The fourth red flag is safety. The authors explicitly note that expert-level empirical software lowers the barrier to sophisticated computational workflows. In disease forecasting, clinical modelling, synthetic biology or other sensitive domains, human review, access controls and risk boundaries matter.
What this implies for AI application boundaries
For investment or collaboration judgment, ERA suggests looking for workflows where validation is cheap. A serious project should define the data, evaluation function, sandbox, feedback loop and human review path. In biomedicine, single-cell analysis, imaging analysis, epidemic forecasting and drug-screen modelling are better early landing zones than open-ended clinical reasoning.
For research tracking, I would follow three questions: whether code-search systems can connect to real experimental loops, how metric design can prevent benchmark overfitting, and whether AI-generated scientific software can be reproduced, maintained and interpreted by outside teams.
Two open questions matter. Which biomedical tasks can be turned into reliable scorable tasks? And if AI-generated software fails in a real research or public-health setting, should accountability sit with the task designer, the model provider or the user?
Yang’s signal rating: High
Axis one, signal strength: High. Reason: ERA connects LLMs, tree search, automatic scoring and research-idea recombination into a general AI-for-science workflow, with strong results across public quantitative tasks, especially single-cell integration and epidemiological forecasting.
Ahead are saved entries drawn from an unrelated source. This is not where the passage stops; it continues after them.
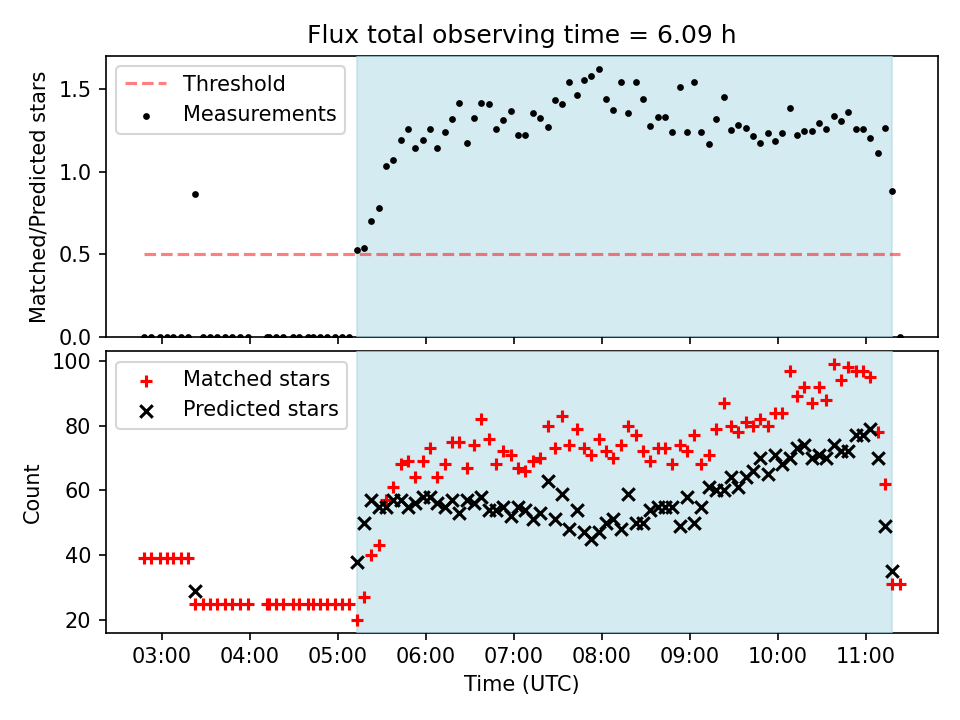 Flux total observing time = 6.09 h

Threshold
Measurements

Matched/Predicted stars

1.5
1.0
0.5
0.0

Matched stars
Predicted stars

Count

100
80
60
40
20

03:00
04:00
05:00
06:00
07:00
08:00
09:00
10:00
11:00

Time (UTC)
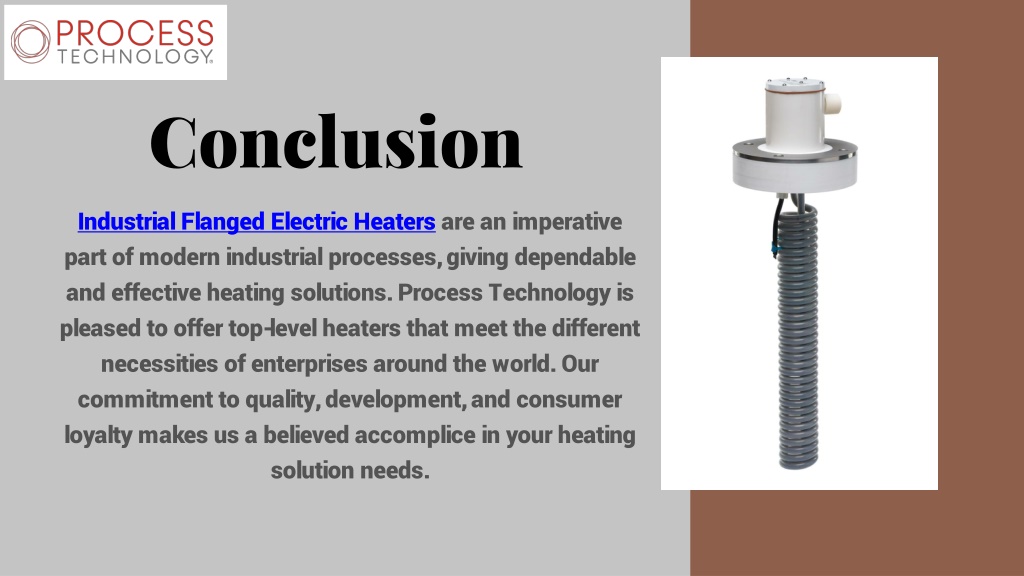 PROCESS TECHNOLOGY

Conclusion

Industrial Flanged Electric Heaters are an imperative part of modern industrial processes, giving dependable and effective heating solutions. Process Technology is pleased to offer top-level heaters that meet the different necessities of enterprises around the world. Our commitment to quality, development, and consumer loyalty makes us a believed accomplice in your heating solution needs.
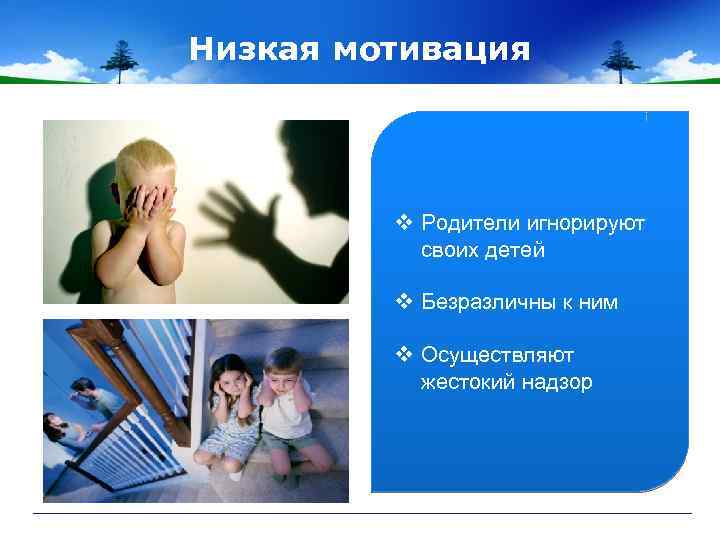 Низкая мотивация

❖ Родители игнорируют своих детей

❖ Безразличны к ним

❖ Осуществляют жестокий надзор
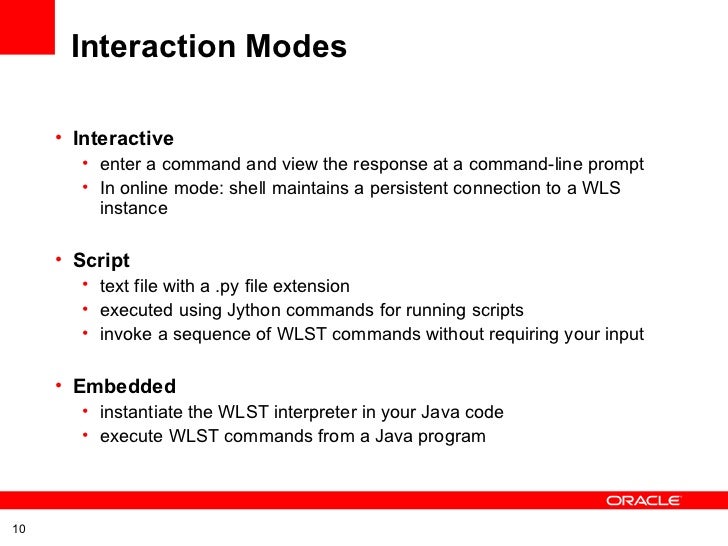 Interaction Modes

• Interactive
  • enter a command and view the response at a command-line prompt
  • In online mode: shell maintains a persistent connection to a WLS instance

• Script
  • text file with a .py file extension
  • executed using Jython commands for running scripts
  • invoke a sequence of WLST commands without requiring your input

• Embedded
  • instantiate the WLST interpreter in your Java code
  • execute WLST commands from a Java program

ORACLE

10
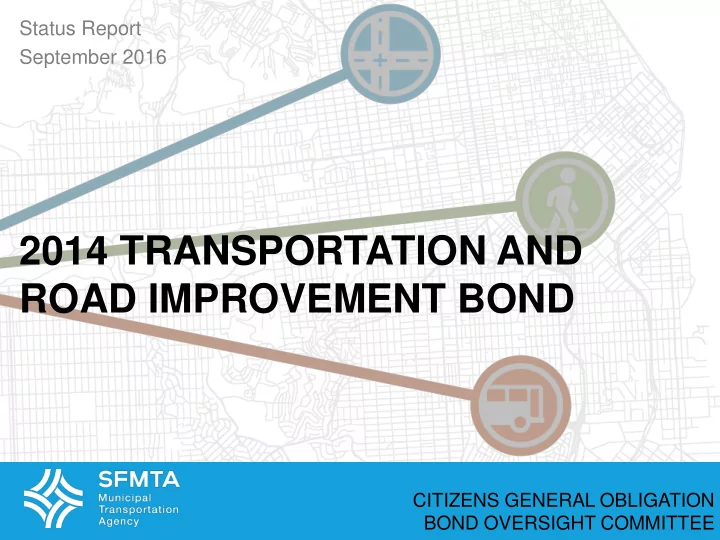 Status Report
September 2016

2014 TRANSPORTATION AND ROAD IMPROVEMENT BOND

SFMTA
Municipal
Transportation
Agency

CITIZENS GENERAL OBLIGATION
BOND OVERSIGHT COMMITTEE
Axis two, technical / deployment maturity: Medium-High. Reason: for scorable computational tasks, this is close to a usable workflow, with a public reference implementation and generated candidate solutions. Broader deployment still depends on metric quality, leakage control, out-of-benchmark generalization, safety review and human scientific judgment.
One-sentence summary: ERA shows that AI will first transform the parts of science where software trial-and-error can be scored cheaply.